Jeremy Hunt’s speech came as two new reports were published which demonstrate the potential benefits to staff and patients of greater use of digital technology in the NHS.

A PwC study reviewing the potential benefits of better use of information and technology found that measures such more electronic prescribing and electronic patient records could improve care, allow health professionals to spend more time with patients and save billions.


Findings included:

  • A potential £4.4billion could be released to improve care by making better use of information and technology.

The report highlighted findings of NHS studies that demonstrated the benefits of effective use of information and technology. For example:

  • The Royal National Orthopaedic Hospital conducted a trial of a system that asks spinal surgery patients to record their progress on an iPad while in hospital, then at home through an online system after being discharged.

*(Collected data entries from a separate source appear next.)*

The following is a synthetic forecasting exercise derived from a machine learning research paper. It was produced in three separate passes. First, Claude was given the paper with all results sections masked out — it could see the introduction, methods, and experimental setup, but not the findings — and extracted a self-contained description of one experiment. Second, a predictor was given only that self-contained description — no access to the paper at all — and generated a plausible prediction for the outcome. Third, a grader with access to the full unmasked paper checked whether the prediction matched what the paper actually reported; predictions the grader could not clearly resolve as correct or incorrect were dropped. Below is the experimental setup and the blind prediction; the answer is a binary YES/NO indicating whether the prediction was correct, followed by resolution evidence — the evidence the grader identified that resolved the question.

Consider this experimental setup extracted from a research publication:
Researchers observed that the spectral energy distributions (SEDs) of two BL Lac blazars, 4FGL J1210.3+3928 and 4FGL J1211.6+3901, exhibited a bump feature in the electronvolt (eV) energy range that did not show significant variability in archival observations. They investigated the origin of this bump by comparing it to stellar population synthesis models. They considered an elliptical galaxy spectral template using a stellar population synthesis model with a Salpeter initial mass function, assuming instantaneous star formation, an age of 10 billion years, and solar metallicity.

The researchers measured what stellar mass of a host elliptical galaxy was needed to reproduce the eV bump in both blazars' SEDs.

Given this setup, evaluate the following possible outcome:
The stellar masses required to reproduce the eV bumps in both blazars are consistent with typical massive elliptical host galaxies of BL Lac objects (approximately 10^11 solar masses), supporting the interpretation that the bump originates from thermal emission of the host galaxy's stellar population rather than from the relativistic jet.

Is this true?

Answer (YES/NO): NO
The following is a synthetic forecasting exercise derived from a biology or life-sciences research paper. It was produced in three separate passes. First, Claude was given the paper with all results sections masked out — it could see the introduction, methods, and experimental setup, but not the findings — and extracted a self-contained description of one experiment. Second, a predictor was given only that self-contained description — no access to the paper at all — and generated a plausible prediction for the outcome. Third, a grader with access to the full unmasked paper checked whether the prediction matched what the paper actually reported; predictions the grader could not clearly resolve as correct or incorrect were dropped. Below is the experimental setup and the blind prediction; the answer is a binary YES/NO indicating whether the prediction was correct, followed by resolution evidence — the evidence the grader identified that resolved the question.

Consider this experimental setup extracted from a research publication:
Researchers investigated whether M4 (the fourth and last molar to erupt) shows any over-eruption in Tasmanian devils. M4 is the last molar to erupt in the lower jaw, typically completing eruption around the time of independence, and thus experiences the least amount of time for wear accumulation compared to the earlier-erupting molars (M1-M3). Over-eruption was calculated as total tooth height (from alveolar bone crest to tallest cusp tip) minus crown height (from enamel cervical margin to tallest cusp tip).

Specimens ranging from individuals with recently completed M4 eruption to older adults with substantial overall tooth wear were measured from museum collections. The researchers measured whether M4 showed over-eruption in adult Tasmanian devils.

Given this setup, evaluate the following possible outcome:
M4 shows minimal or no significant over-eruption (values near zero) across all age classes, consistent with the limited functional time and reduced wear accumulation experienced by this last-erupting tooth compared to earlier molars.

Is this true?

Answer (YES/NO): YES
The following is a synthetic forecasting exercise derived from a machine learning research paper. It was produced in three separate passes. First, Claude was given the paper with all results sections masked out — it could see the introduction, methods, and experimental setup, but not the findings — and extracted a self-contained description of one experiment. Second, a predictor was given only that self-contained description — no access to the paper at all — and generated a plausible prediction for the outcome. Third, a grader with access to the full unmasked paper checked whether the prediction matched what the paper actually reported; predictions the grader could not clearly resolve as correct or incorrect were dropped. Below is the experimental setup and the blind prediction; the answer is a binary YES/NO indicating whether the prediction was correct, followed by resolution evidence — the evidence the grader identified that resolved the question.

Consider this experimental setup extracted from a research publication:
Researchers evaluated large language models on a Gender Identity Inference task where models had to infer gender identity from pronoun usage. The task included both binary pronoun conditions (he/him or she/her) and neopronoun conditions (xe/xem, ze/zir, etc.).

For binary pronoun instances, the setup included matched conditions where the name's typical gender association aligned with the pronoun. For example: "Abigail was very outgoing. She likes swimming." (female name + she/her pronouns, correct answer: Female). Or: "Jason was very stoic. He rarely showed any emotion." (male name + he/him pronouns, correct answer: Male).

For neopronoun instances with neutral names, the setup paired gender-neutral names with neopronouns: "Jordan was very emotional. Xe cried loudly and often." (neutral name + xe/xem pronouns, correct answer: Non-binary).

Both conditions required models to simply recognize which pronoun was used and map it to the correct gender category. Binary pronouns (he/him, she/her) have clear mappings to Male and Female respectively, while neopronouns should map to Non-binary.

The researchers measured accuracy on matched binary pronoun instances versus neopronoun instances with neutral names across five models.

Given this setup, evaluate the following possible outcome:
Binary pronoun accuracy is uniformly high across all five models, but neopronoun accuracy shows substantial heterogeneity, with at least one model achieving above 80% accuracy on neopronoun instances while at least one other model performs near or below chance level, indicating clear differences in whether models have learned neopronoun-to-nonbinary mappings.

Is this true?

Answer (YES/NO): NO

This created an estimated 300 new outpatient appointment slots per consultant surgeon per year - so they could spend more time with more patients. 95 per cent of patients preferred the new online process to the traditional pen and paper method;

  • Royal Liverpool and Broadgreen Hospitals Trust trialled a computerised paperless system on its haematology and dermatology wards. This meant that professionals could see GP referral letters, letters from clinics, test orders and X-rays. They found that they could save half an hour in a three and a half to four hour clinic.

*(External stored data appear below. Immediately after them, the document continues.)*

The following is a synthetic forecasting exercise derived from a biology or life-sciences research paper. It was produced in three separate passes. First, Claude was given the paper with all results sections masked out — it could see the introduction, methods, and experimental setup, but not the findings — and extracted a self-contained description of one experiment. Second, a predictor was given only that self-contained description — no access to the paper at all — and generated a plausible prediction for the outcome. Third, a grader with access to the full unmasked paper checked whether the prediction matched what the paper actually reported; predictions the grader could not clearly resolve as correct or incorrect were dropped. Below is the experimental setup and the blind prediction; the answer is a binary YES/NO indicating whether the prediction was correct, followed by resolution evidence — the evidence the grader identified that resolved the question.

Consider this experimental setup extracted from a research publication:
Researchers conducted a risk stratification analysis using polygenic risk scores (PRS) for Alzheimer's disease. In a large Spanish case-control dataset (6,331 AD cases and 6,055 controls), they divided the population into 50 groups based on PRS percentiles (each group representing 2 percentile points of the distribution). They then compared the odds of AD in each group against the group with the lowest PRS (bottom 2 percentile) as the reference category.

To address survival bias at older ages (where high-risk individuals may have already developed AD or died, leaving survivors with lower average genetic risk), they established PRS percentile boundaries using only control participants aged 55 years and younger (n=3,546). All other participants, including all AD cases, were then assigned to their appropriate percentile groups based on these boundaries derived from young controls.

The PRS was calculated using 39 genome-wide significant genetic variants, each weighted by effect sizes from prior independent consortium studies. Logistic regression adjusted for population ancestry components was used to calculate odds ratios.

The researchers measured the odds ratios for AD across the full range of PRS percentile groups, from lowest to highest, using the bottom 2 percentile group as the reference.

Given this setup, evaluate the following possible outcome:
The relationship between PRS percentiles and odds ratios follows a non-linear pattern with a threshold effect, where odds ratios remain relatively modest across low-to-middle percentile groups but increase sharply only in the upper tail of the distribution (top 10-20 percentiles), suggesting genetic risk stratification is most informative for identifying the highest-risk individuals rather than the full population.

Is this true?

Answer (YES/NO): NO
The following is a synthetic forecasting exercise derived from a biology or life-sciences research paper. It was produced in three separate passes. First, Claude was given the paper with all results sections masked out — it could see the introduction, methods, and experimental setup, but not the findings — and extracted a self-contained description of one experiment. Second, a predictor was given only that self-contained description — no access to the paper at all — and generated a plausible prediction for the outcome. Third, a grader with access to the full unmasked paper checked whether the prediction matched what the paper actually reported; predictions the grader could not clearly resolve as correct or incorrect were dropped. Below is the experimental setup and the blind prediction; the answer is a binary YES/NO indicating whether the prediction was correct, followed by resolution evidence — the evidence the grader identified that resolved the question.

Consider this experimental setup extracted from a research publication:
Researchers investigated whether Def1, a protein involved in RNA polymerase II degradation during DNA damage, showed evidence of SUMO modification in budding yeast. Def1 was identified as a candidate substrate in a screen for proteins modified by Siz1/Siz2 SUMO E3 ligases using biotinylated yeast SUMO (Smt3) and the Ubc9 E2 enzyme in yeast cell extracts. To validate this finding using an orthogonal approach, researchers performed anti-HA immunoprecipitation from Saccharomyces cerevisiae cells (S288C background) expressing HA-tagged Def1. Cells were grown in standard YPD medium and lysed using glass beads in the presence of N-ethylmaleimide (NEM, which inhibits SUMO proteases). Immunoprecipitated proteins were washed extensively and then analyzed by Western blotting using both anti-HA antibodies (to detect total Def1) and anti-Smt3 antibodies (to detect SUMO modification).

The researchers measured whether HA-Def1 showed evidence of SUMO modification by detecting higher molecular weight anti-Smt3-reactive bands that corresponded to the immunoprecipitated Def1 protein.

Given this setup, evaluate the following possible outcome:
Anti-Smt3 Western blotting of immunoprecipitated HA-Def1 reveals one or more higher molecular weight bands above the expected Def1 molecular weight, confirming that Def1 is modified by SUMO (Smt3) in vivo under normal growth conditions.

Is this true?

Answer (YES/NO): YES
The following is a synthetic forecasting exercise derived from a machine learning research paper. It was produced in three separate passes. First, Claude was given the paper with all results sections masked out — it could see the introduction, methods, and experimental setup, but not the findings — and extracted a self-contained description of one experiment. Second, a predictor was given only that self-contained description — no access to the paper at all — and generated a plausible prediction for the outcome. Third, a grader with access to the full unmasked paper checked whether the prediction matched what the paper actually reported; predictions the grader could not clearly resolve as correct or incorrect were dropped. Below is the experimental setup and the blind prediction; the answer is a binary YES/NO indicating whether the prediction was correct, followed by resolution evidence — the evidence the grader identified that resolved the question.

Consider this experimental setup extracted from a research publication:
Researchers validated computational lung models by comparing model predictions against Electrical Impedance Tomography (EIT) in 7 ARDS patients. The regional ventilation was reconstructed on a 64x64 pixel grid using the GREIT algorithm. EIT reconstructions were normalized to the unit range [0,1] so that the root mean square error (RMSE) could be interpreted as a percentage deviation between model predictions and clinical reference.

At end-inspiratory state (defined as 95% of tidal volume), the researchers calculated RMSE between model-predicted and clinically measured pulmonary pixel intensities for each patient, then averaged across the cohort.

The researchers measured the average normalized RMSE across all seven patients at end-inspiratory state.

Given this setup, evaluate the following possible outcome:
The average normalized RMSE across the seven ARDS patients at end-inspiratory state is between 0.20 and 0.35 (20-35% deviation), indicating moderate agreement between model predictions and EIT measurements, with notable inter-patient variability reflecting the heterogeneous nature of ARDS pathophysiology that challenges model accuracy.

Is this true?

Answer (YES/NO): NO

  • Doncaster and Bassetlaw Hospitals brought in an electronic prescribing system which meant that the accuracy of prescriptions was radically increased and they estimated the system could reduce potential adverse reactions to drugs by up to 60 per cent

A National Mobile Health Worker report, also published today, was a pilot study on introducing laptops at 11 NHS sites. The benefits found included:

  • North Tees and Hartlepool Foundation Trust found each clinician could save as much as £889 per year by reducing unnecessary journeys. The mileage that staff normally clocked up from driving to and from hospital in between visits fell, because health workers could log patient information on the laptop.

  • John Taylor Hospice near Birmingham found that using laptops more than doubled the amount of time clinicians could spend with patients.

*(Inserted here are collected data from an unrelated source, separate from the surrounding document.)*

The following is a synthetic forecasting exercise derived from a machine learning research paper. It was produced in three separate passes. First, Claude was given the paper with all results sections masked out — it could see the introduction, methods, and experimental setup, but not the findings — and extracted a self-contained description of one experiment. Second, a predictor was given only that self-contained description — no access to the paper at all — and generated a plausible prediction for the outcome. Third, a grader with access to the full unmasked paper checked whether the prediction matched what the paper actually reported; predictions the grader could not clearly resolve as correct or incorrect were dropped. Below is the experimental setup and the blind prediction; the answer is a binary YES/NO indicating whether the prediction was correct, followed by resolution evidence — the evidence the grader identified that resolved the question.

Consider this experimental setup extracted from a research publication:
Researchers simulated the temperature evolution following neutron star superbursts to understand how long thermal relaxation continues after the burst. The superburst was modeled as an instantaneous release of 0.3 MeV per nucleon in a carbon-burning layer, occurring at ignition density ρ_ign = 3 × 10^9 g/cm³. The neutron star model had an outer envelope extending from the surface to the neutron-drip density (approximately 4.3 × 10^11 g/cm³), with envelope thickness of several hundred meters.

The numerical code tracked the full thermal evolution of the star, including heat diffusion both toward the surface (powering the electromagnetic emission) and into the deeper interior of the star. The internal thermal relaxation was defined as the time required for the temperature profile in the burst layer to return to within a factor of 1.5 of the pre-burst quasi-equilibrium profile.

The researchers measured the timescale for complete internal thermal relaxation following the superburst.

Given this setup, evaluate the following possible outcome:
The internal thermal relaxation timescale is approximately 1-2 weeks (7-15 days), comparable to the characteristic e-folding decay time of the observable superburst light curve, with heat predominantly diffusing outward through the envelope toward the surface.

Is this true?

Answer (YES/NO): NO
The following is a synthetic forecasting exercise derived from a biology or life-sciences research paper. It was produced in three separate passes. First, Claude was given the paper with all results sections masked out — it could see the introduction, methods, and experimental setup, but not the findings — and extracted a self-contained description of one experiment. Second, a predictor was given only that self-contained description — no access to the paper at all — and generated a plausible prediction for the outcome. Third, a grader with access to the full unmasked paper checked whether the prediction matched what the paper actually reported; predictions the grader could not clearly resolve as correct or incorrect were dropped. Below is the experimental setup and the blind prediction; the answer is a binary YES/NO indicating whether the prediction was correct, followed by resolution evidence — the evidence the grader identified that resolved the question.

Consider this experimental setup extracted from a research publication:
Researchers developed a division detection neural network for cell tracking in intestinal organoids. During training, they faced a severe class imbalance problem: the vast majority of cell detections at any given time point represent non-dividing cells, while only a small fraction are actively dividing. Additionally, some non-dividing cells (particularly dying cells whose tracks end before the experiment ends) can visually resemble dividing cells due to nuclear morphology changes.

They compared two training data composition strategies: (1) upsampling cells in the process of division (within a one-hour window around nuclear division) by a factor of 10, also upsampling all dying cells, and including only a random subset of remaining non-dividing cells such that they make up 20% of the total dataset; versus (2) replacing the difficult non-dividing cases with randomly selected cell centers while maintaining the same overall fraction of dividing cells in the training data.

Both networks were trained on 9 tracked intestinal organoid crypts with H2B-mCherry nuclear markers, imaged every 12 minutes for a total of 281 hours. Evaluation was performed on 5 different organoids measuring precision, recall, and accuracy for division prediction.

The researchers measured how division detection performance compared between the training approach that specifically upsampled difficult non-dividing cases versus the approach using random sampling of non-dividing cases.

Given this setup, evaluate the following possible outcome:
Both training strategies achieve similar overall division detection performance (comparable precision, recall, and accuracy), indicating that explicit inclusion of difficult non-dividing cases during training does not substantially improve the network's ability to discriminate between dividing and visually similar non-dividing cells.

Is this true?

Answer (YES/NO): NO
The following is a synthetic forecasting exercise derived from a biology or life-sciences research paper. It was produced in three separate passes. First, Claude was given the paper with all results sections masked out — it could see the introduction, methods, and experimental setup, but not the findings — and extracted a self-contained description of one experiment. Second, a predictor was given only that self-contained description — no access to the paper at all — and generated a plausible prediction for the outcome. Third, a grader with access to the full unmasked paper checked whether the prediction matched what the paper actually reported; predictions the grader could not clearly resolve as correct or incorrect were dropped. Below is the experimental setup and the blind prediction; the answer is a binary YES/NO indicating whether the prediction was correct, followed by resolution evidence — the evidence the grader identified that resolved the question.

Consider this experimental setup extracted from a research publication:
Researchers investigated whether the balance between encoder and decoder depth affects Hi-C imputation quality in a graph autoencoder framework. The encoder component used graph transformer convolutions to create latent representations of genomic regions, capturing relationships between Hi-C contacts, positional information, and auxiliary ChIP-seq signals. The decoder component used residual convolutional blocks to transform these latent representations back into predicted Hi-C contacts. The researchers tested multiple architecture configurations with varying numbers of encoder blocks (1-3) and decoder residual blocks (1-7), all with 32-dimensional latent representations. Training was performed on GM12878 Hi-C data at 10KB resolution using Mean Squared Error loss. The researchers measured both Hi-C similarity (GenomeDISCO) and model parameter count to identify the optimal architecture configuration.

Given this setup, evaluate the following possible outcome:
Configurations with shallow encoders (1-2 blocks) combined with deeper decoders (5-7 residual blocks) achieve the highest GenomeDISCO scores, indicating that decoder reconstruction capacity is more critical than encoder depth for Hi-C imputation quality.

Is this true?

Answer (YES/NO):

  • Clinicians also found the number of ‘No Access’ cases - where they visited a patient’s home and were unable to gain access because they did not know the secure key code - reduced significantly, as they were able to verify the code on the laptop. The study found NHS Northampton could save as much as £978 from No Access visits per clinician, per year.

The Government recently announced it would be making £100 million available to NHS nurses and midwives to spend on new technology. The question is are hospitals equipped for the digital era of going paperless and beyond that. Hospitals need to insure a smooth transition into the digital era and in some cases the infrastructure to host digital technology needs to reflect future progressions as well as "going paperless", as much as savings go we need to utilise that saving, investment for a solid digital infrastructure is more necessary than even and this can vary from mobile phones to AIO computing and mobile workstations all this needs to be well though out.